Little will be the featured entertainment at the White House Correspondents' Association's annual dinner April 21. This has led to accusations that the White House press corps is going soft on President Bush. Last year's speaker, Comedy Central's Stephen Colbert, skewered the president with a routine that was the talk of cable TV and the Internet for days afterward. Little's routine, everyone rightly assumes, will be a good deal less biting.

The rap against Little is that he hasn't been a big-name entertainer since the 1970s, when he was a staple on TV variety shows and Dean Martin's celebrity roasts. Most of the celebs in Little's repertoire — Richard Nixon, Ronald Reagan, George Burns, Johnny Carson, Jack Benny — are dead. Some, in fact, were dead before Little started impersonating them. W.C. Fields, anyone?

But this isn't a college crowd Little will be playing to at the event. This is the White House press corps. These people not only remember the '70s, they were covering the White House then. Remember Watergate? They wrote about it. In fact, they're still writing about it.

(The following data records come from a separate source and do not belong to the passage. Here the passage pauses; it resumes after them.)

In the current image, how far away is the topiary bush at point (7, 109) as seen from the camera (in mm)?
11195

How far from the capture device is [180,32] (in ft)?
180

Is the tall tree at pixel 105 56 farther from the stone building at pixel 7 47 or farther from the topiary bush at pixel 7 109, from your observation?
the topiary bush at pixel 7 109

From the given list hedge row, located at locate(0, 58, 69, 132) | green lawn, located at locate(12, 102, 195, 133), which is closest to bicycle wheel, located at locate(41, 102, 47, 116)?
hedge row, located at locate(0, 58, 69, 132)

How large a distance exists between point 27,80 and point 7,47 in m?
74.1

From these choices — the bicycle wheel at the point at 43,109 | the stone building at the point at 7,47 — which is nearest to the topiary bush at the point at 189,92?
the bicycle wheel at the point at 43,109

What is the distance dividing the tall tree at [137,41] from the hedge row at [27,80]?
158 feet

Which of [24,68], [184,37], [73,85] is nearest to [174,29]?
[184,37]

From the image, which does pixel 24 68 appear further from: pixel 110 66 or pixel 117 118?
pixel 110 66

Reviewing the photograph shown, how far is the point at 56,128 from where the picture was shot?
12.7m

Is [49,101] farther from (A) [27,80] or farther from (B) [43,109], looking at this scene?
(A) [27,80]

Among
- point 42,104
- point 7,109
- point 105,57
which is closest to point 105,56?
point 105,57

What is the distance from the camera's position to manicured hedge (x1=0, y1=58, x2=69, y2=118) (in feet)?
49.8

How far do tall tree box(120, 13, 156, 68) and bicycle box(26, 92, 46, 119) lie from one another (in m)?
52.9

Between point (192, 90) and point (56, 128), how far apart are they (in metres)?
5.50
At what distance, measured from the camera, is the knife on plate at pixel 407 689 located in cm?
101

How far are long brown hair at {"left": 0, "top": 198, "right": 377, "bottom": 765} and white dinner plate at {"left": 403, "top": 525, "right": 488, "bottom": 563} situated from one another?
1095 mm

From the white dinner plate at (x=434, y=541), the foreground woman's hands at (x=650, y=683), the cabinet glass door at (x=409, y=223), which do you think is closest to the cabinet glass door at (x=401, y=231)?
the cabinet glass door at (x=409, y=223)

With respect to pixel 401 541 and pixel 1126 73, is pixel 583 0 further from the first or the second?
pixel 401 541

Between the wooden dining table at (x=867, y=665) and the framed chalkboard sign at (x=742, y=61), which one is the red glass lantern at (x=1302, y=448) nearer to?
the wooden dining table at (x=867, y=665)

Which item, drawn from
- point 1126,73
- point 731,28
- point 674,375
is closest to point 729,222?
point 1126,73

They can't stop themselves.

Bob Woodward, you're on notice.

This isn't the same audience that watches "The Daily Show." Or, it wasn't until the press picked up on the fact that more young people get their news from Jon Stewart than from Katie Couric.

The Colbert incident aside, the correspondents' dinner isn't where you usually go for scathing political satire. Jay Leno provided the comic relief, if only in theory, in 2004. Al Franken was there during the Clinton administration, so that wasn't exactly confrontational. Besides, Franken hasn't been funny since 1980. And for the record, this isn't even the first time Little has appeared at the event. In 1985, President Reagan and Little (as Reagan) held a joint press conference.

I'll confess, I've always had a soft spot for Little, even though I'm about three decades younger than his target demographic.

In the early '80s, HBO aired "Rich Little's A Christmas Carol" twice a day for all of December. Or something like that. And I watched it every time I could. For years afterward, my career ambition was to be a celebrity impressionist. In fact, you should hear my Sean Connery.

Those making a fuss about the correspondents' dinner have their priorities confused. They shouldn't worry about the White House press corps making the president feel uncomfortable at a posh, black-tie event for the Washington elite. They should concern themselves with how the press deals with President Bush at real press conferences about real subjects that really matter.

Rich Little haters, you're on notice.

Just one last thought: Wouldn't it be funny if Little started his dinner routine with an impression of Stephen Colbert?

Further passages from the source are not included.